Problem set:
[1] In the story about the chronically ill girl, how long had her relationship with her pediatrician lasted?
[2] Using the story about the chronically ill girl, decide whether each statement agrees with it. Answer yes or no for each and quote the deciding words. (a) She loved to travel. (b) Her mom suggested that she write a thank-you letter to her pediatrician. (c) She wrote the letter to her pediatrician right away.
[3] Return the passage of the story about the chronically ill girl from "Going to the" to "grip her pen.", copied word for word.

Document text:
At a recent writing workshop, the author suggested that if you don’t want to write about yourself then you simply write about yourself and call it fiction. Apparently it’s a common practice of many authors.

There once was a girl who discovered at a young age that she was chronically ill. Of course, the idea of chronic illness didn’t make any sense at the age of 16, but she knew she didn’t feel well. She never knew where to walk because sickness could be lurking around any corner.

She didn’t love to travel because she had so much to do to prepare. Medications, steroids, fish oil, vitamins, contact solutions and eye drops for every eye condition, prescription toothpaste and fluoride trays, gloves, socks, lotion, chap stick, water and more water. Her purse was always jam-packed with random things that people always asked, “Why do you have that?” She liked to remind them that you never know what you may need. Trivial things to some but crucial to others.

Going to the grocery store, in and out of the freezers, involved lots of staring when her blood was washed from her fingers. She tried to write while sitting outside, but the wind swept across her fingers and soon her bloodless hands couldn’t grip her pen.

She thought about staying out late since, well, that’s what people her age did. But she needed her rest. And the life of a retiree sounded more and more desirable, especially when she was old enough to understand the meaning of “chronic.”

It was finally time for her to leave her pediatrician, who knew her on a first name, personal cell phone basis. She needed to call to get her 5-inch thick records transferred to a new doctor who would never make it through the years of notes. She avoided the call and feared the idea of ending a relationship of nearly 22 years.

Her mom suggested that she write a letter to thank her pediatrician. She couldn’t make herself do it. She didn’t even know where to start.

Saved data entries
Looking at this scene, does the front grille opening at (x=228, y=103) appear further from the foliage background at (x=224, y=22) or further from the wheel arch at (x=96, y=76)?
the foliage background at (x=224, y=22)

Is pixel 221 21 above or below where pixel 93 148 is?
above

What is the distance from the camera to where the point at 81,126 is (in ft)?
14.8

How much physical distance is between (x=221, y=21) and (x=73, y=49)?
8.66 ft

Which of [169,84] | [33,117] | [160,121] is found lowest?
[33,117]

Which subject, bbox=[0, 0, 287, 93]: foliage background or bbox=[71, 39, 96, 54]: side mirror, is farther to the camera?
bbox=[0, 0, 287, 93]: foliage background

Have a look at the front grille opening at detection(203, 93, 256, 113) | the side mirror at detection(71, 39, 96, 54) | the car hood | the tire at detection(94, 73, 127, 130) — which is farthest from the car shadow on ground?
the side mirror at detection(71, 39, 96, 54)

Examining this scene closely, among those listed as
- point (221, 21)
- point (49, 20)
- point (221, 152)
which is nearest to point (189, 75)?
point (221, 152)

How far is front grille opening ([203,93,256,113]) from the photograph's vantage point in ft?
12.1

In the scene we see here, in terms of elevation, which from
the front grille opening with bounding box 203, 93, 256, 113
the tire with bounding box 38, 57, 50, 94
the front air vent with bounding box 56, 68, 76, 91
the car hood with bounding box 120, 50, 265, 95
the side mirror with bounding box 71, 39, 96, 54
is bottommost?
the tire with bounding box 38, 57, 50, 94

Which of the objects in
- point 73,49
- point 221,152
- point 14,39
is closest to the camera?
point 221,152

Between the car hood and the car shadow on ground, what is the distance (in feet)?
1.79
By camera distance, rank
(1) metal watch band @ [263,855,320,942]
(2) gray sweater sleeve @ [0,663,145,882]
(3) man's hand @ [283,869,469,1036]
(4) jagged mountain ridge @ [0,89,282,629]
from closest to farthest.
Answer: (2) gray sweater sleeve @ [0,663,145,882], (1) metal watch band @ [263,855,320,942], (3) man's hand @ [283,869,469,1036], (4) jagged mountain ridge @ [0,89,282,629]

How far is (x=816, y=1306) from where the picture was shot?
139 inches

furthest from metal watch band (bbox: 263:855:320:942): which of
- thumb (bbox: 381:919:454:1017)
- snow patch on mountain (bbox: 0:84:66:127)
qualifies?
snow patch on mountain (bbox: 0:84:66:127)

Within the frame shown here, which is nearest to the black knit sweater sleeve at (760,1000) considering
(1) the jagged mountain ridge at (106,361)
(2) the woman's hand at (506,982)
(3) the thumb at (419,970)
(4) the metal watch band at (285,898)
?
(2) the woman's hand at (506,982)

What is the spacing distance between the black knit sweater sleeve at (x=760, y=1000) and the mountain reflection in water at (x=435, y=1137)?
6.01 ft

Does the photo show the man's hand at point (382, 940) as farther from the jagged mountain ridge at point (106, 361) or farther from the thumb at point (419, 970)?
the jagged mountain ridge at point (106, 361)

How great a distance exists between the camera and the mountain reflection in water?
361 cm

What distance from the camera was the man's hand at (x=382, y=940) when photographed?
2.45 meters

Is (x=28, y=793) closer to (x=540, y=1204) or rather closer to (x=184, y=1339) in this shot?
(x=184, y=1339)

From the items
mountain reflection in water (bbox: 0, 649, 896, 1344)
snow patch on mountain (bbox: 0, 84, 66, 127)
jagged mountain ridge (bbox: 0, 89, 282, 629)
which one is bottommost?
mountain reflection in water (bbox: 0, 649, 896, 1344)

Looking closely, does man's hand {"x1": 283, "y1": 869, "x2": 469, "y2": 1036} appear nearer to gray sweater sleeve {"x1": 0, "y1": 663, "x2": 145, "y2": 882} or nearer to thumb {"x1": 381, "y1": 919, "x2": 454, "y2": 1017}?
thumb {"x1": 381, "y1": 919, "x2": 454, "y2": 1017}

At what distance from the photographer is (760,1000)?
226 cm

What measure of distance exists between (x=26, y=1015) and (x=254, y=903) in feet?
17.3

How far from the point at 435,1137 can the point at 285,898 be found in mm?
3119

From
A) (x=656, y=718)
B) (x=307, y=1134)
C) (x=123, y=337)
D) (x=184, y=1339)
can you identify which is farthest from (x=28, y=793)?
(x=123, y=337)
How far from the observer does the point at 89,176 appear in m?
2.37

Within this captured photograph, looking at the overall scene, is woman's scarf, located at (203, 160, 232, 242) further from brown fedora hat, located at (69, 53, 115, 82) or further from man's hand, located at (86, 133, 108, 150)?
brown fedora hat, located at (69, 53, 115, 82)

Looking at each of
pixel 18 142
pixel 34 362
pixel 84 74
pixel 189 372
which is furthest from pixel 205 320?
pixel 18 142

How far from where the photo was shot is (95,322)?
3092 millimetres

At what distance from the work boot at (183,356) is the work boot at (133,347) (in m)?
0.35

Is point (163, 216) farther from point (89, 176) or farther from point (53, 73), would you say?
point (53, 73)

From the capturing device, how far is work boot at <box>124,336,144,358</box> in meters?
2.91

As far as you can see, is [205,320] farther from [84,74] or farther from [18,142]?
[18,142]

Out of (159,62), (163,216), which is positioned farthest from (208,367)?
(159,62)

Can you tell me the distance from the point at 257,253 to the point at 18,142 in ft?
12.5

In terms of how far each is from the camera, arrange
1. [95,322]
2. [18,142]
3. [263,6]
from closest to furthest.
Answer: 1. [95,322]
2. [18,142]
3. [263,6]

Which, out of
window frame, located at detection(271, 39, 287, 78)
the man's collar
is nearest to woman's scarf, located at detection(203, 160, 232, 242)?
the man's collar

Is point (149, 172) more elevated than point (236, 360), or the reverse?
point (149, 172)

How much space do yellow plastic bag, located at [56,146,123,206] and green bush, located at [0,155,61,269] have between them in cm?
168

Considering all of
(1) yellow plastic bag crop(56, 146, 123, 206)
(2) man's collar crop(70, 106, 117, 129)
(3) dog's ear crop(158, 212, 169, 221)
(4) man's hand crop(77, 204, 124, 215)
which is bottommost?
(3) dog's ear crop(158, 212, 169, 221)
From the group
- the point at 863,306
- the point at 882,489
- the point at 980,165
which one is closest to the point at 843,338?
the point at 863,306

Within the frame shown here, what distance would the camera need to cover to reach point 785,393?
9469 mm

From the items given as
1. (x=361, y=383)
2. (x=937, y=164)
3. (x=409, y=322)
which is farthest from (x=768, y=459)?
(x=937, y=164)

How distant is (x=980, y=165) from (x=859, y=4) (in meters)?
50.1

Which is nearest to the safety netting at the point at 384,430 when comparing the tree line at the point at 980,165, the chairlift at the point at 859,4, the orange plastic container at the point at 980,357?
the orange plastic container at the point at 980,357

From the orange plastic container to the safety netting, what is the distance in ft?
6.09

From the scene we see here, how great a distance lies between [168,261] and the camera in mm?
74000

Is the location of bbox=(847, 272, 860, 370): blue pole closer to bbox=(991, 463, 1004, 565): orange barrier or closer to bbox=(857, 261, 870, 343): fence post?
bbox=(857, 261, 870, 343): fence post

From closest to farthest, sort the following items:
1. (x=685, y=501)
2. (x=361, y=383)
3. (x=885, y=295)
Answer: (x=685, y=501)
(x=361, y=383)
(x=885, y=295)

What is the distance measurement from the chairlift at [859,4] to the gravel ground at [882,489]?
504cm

Numbered answers:
[1] Nearly 22 years.

[2]
(a) No: "She didn’t love to travel because she had so much to do to prepare."
(b) Yes: "Her mom suggested that she write a letter to thank her pediatrician."
(c) No: "She couldn’t make herself do it."

[3]
Going to the grocery store, in and out of the freezers, involved lots of staring when her blood was washed from her fingers. She tried to write while sitting outside, but the wind swept across her fingers and soon her bloodless hands couldn’t grip her pen.